- **AIM OF THE TASK**: The reply should contain every entry below exactly as written, with no images.
--------------------------------
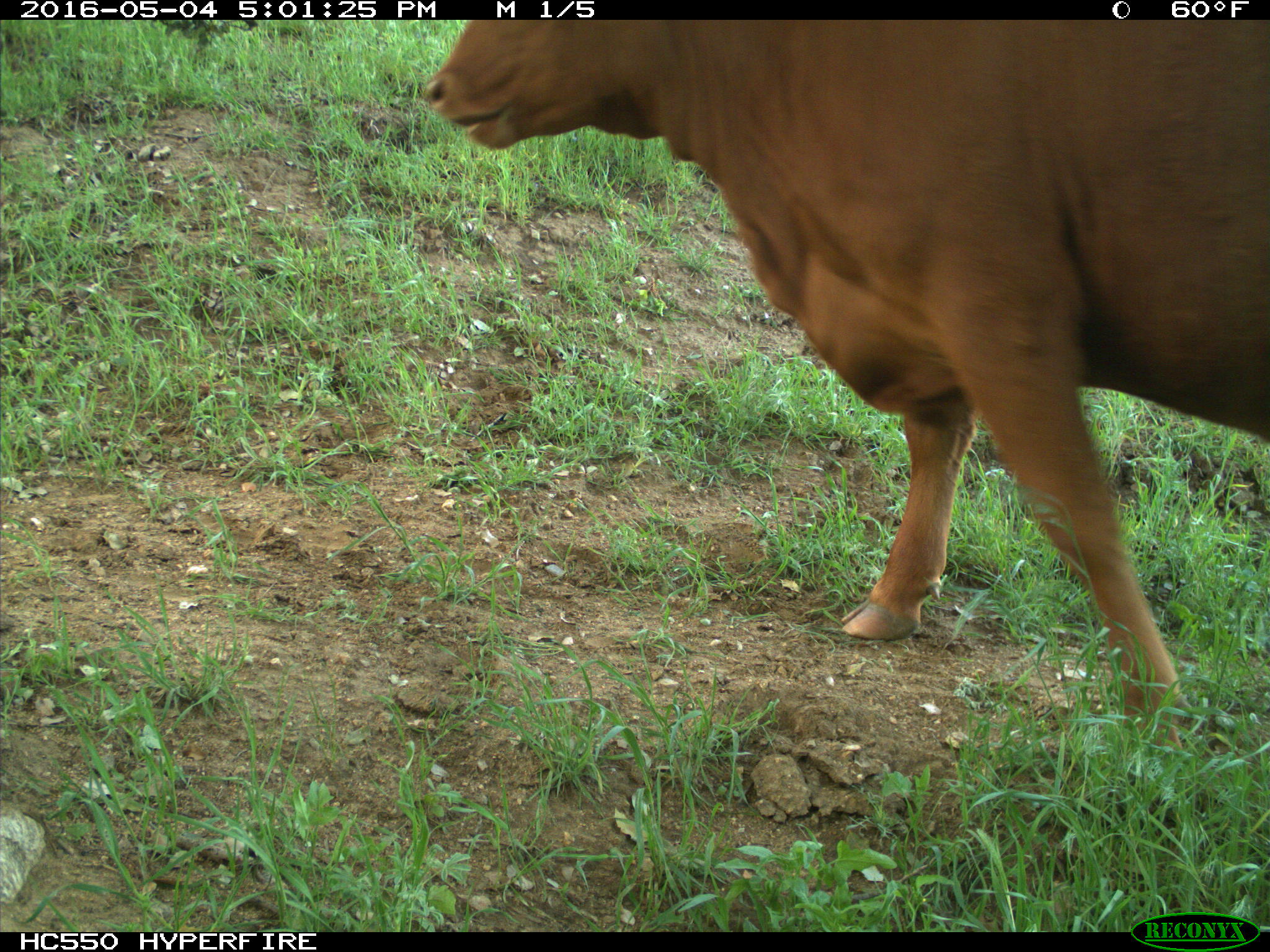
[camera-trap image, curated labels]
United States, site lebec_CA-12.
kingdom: Animalia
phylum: Chordata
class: Mammalia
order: Artiodactyla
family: Bovidae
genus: Bos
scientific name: Bos taurus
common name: domestic cow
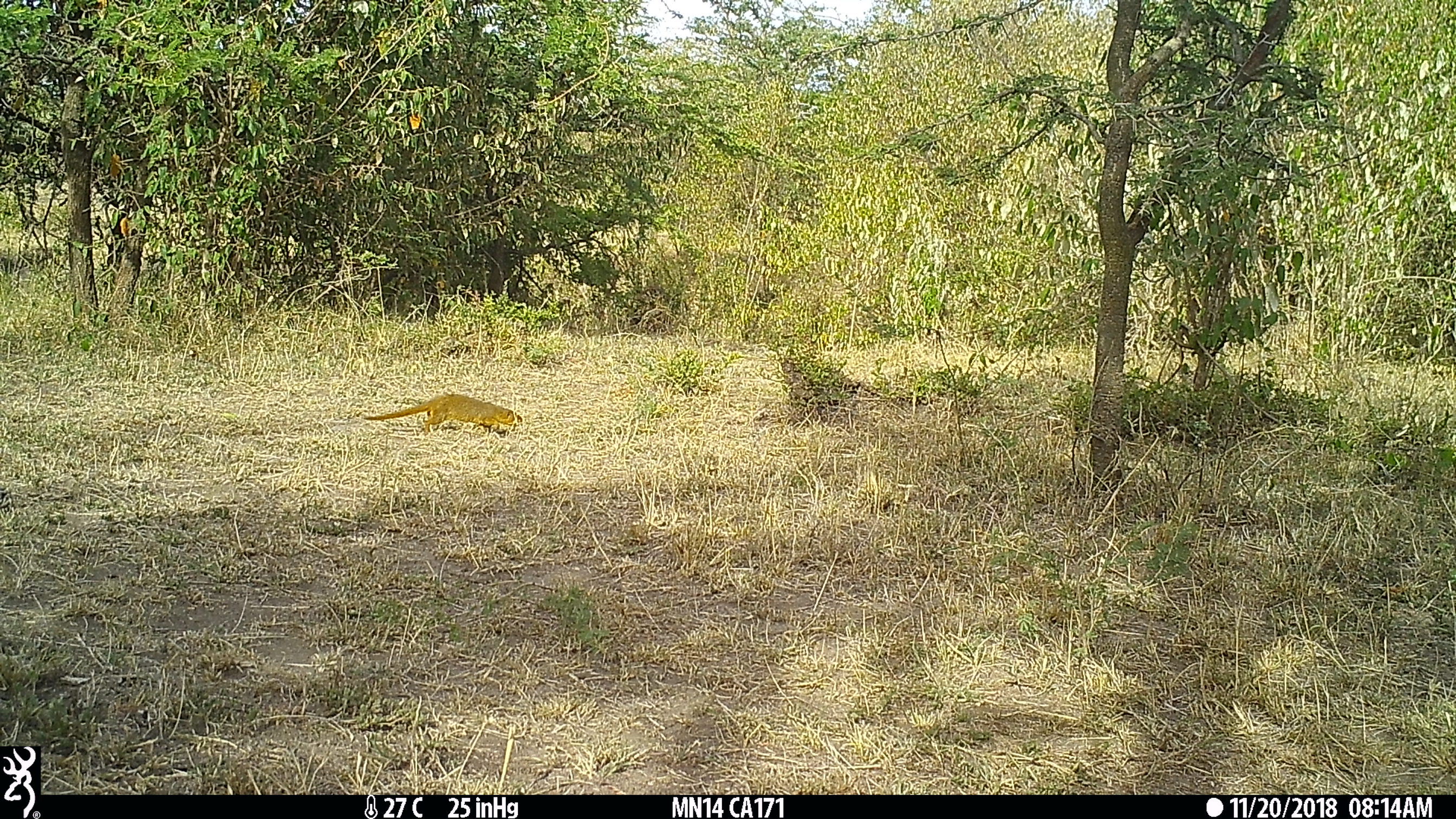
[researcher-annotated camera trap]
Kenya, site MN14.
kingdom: Animalia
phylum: Chordata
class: Mammalia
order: Carnivora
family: Herpestidae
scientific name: Herpestidae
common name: mongoose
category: mongoose other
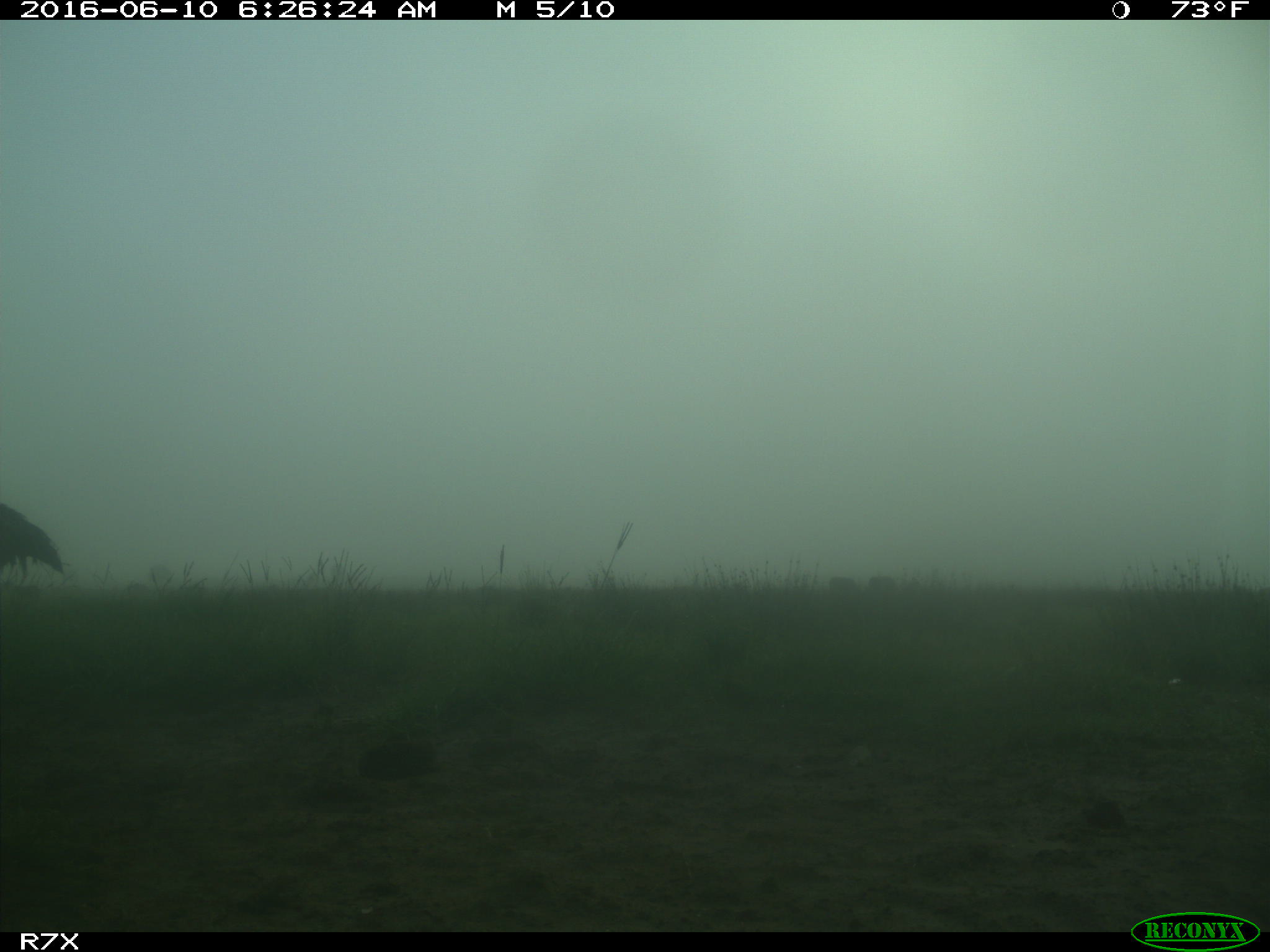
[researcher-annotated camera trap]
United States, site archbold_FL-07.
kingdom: Animalia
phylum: Chordata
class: Aves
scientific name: Aves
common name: birds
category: unidentified bird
--------------------------------
- **ANSWER**:
[camera-trap image, curated labels]
United States, site lebec_CA-12.
kingdom: Animalia
phylum: Chordata
class: Mammalia
order: Artiodactyla
family: Bovidae
genus: Bos
scientific name: Bos taurus
common name: domestic cow
[researcher-annotated camera trap]
Kenya, site MN14.
kingdom: Animalia
phylum: Chordata
class: Mammalia
order: Carnivora
family: Herpestidae
scientific name: Herpestidae
common name: mongoose
category: mongoose other
[researcher-annotated camera trap]
United States, site archbold_FL-07.
kingdom: Animalia
phylum: Chordata
class: Aves
scientific name: Aves
common name: birds
category: unidentified bird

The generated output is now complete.